* TEXT SECTION:
# Chapter 2

- Page ID
- 6145

## SOLVING ACID/BASE AND BUFFER PROBLEMS

All acid-base problems involving aqueous solutions of weak acids (HA) and/or their corresponding base forms (\(\mathrm{A^{-}}\)) fall into three distinct classes.

__Class 1__: Solutions of "Acid Form" only, e.g., the pH of 0.01 M HA = ?

__Class 2__: Solutions of "Base Form" only, e.g., the pH of 0.01 M \(\mathrm{A^{-}}\) = ?

__Class 3__: Solutions of both "Acid" and "Base" forms, e.g., the pH of a solution containing 0.01 M HA and 0.01 M \(\mathrm{A^{-}}\) = ?

Methods for solving each class of problem are described below. To solve problems involving buffers and titration, simply determine which class a problem falls into and solve accordingly.

For all three classes of problems, two equilibrium conditions must be satisfied:

\[\mathrm{EQ1: \: HA \Leftrightarrow H^{+}+A^{-}; \: K_{a}=\dfrac{[H^{+}][A^{-}]}{[HA]}}\]

\[\mathrm{EQ2: \: H_{2}O \Leftrightarrow H^{+}+OH^{-}; \: K_{eq}=\dfrac{[H^{+}][A^{-}]}{[HA]}}\]

For the dissociation of pure water

\[\mathrm{EQ3: \: K_{eq}=\dfrac{[H^{+}][OH^{-}]}{[H_{2}O]}}=1.8\times 10^{-16}\]

Since the concentration of pure water is large, \(\mathrm{[H_{2}O] = 55.6\: M}\), its concentration remains unchanged during its dissociation. Hence a new dissociation constant \(\mathrm{K_{W}}\) is defined.

\[\mathrm{EQ4: \: K_{W}=K_{eq}[H_{2}O]=[H^{+}][OH^{-}]}=10^{-14}\]

This equality is valid for most dilute solutions of weak acids and/or bases and is important for solving class 1-3 acid base problems.

### Class 1 Adding only the acid (HA) form.

What is the pH of a 0.01 M solution of a weak acid HA with a \(\mathrm{pk_{a}}\) of 5.0?

__Solution__:

This is a class 1 problem since initially only the "acid form" of HA is present.

* REQUIRED TASKS:
a: Answer these questions from the acid/base and buffer problems text:
(i) What concentration does it give for pure water?
(ii) What value does it give for K_W?
(iii) What pKa does the weak acid in the Class 1 problem have?
b: Reproduce a stretch of the acid/base and buffer problems text word for word, starting with "All acid-base problems" and going on through "three distinct classes.".

* COLLECTED MATERIAL:
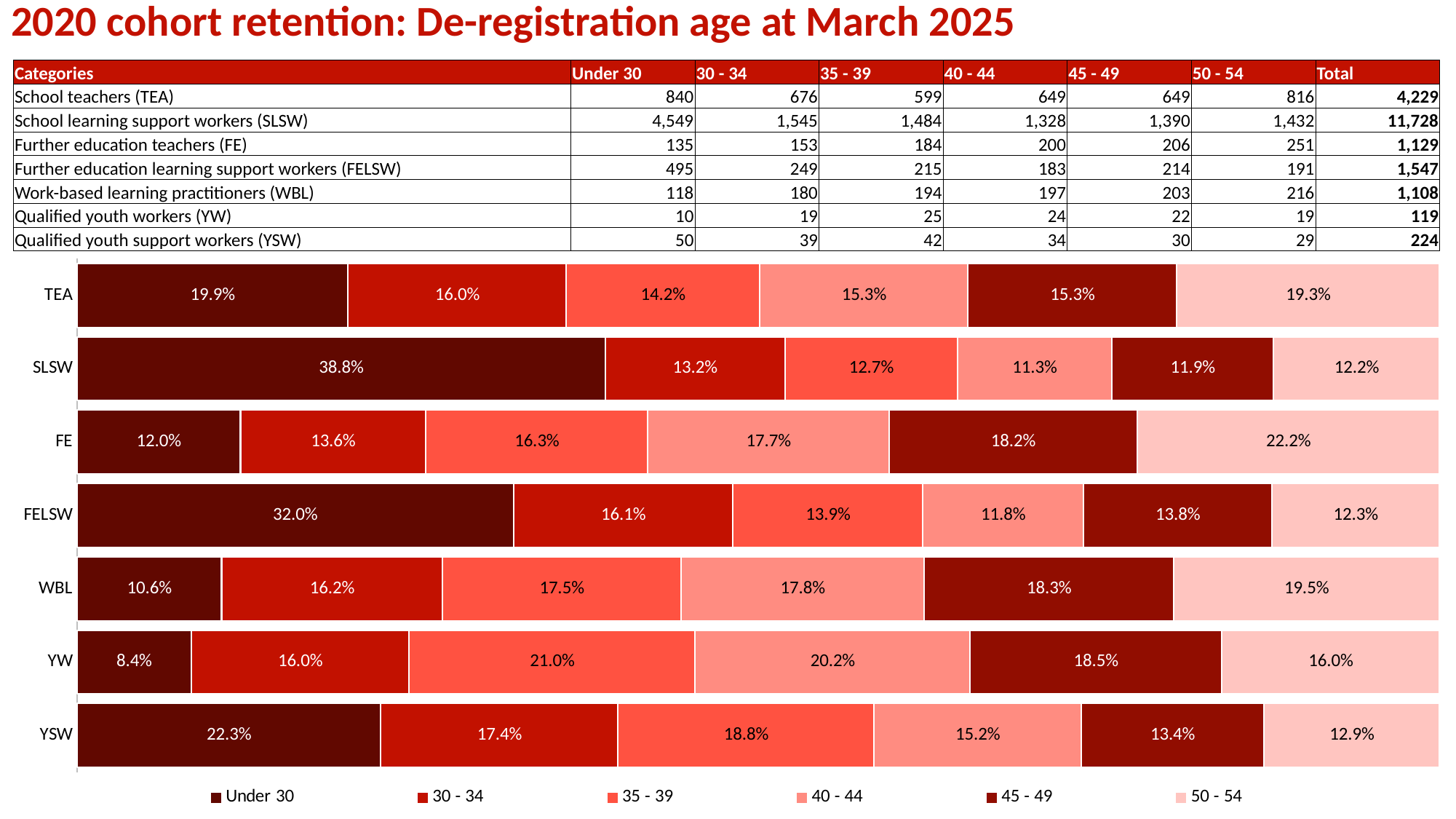
In the bar chart, what is the difference between the Under 30 share and the 30 - 34 share for FELSW? 15.9 percentage points In the bar chart, what is the Under 30 share for SLSW? 38.8% In the bar chart, what is the 50 - 54 share for FE? 22.2% How many series does the chart legend list? 6 In the bar chart, what is the 35 - 39 share for YW? 21.0% What kind of chart is shown below the table? bar chart What is the first entry in the chart legend? Under 30 In the bar chart, which is larger: the 50 - 54 share for FE or the 50 - 54 share for YSW? FE Which category has the largest Under 30 share in the bar chart? SLSW In the bar chart, which is larger: the Under 30 share for YSW or the Under 30 share for WBL? YSW Which category has the smallest Under 30 share in the bar chart? YW How many categories are plotted in the bar chart? 7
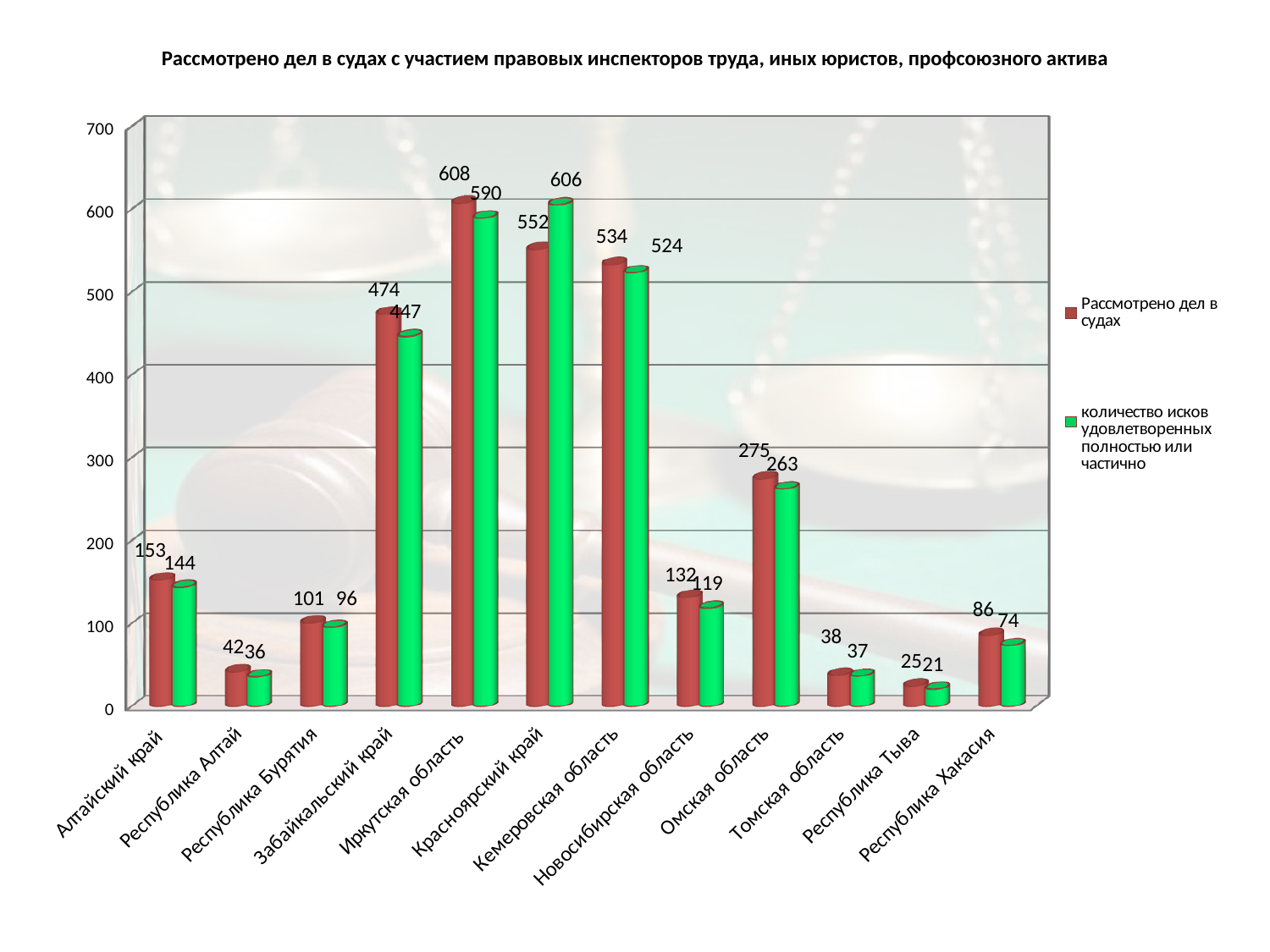
Which region has the lowest value for "количество исков удовлетворенных полностью или частично"? Республика Тыва What kind of chart is shown on the slide? Bar chart What colour are the bars for the series "Рассмотрено дел в судах"? Red For Красноярский край, which is larger: "Рассмотрено дел в судах" or "количество исков удовлетворенных полностью или частично"? количество исков удовлетворенных полностью или частично What is the value of "количество исков удовлетворенных полностью или частично" for Омская область? 263 What is the difference between "Рассмотрено дел в судах" and "количество исков удовлетворенных полностью или частично" for Забайкальский край? 27 Which region has the highest value for "Рассмотрено дел в судах"? Иркутская область Is the value of "Рассмотрено дел в судах" for Кемеровская область greater or less than 500? greater What is the value of "Рассмотрено дел в судах" for Республика Хакасия? 86 How many series does the legend list? 2 What is the value of "Рассмотрено дел в судах" for Иркутская область? 608 How many regions are shown on the x axis? 12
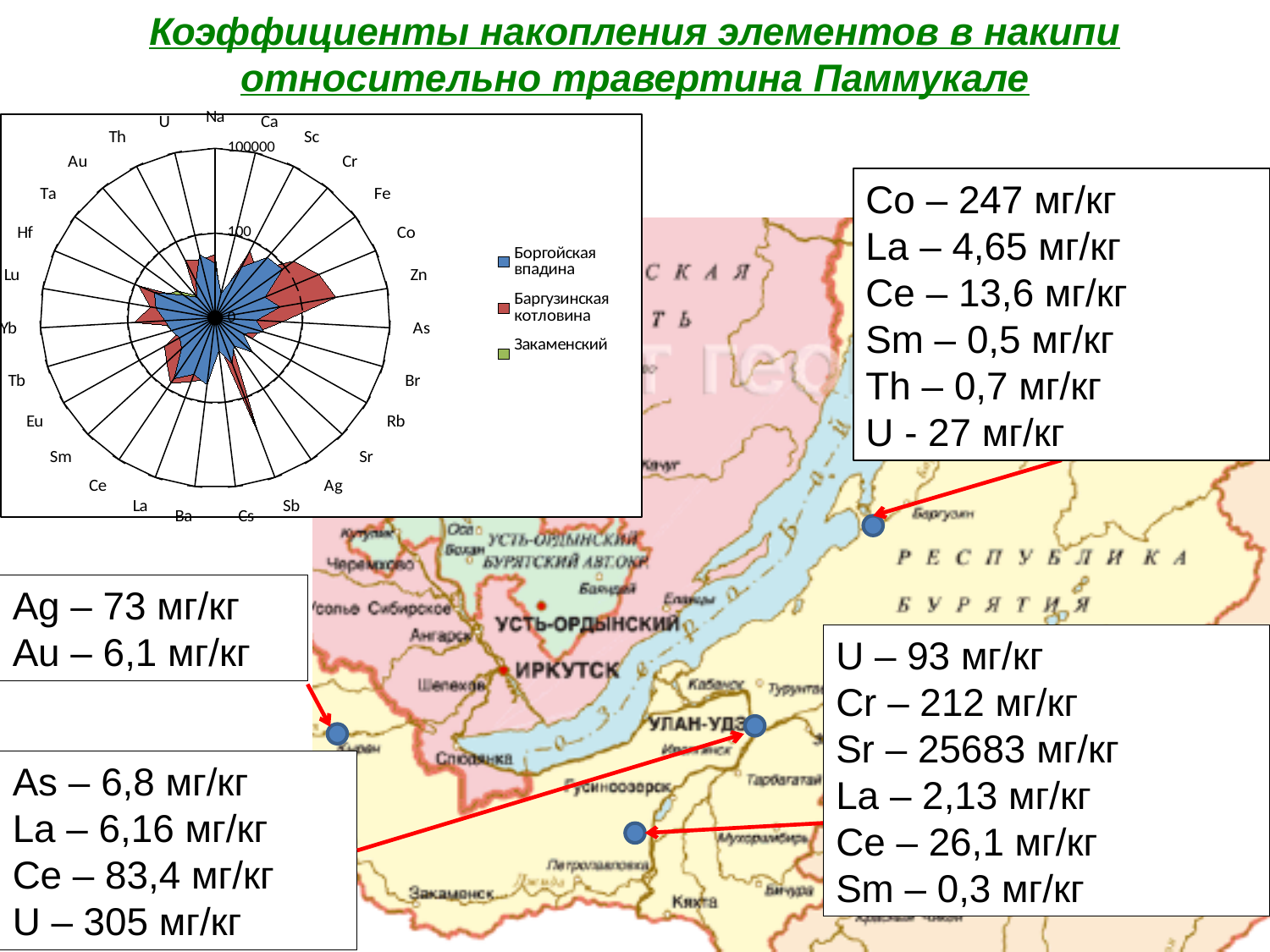
Is the value for As for the Баргузинская котловина series greater or less than 100? less How many series does the legend of the radar chart list? 3 Which series in the radar chart is drawn in red? Баргузинская котловина Is the value for Ta for the Боргойская впадина series greater or less than 100? less Is the value for Zn for the Баргузинская котловина series greater or less than 100? greater What kind of chart is shown on the slide? radar chart Which series in the radar chart is drawn in blue? Боргойская впадина How many element categories are plotted around the radar chart? 27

* TASK RESPONSES:
a:
(i) 55.6 M
(ii) 10^-14
(iii) 5.0

b:
All acid-base problems involving aqueous solutions of weak acids (HA) and/or their corresponding base forms (\(\mathrm{A^{-}}\)) fall into three distinct classes.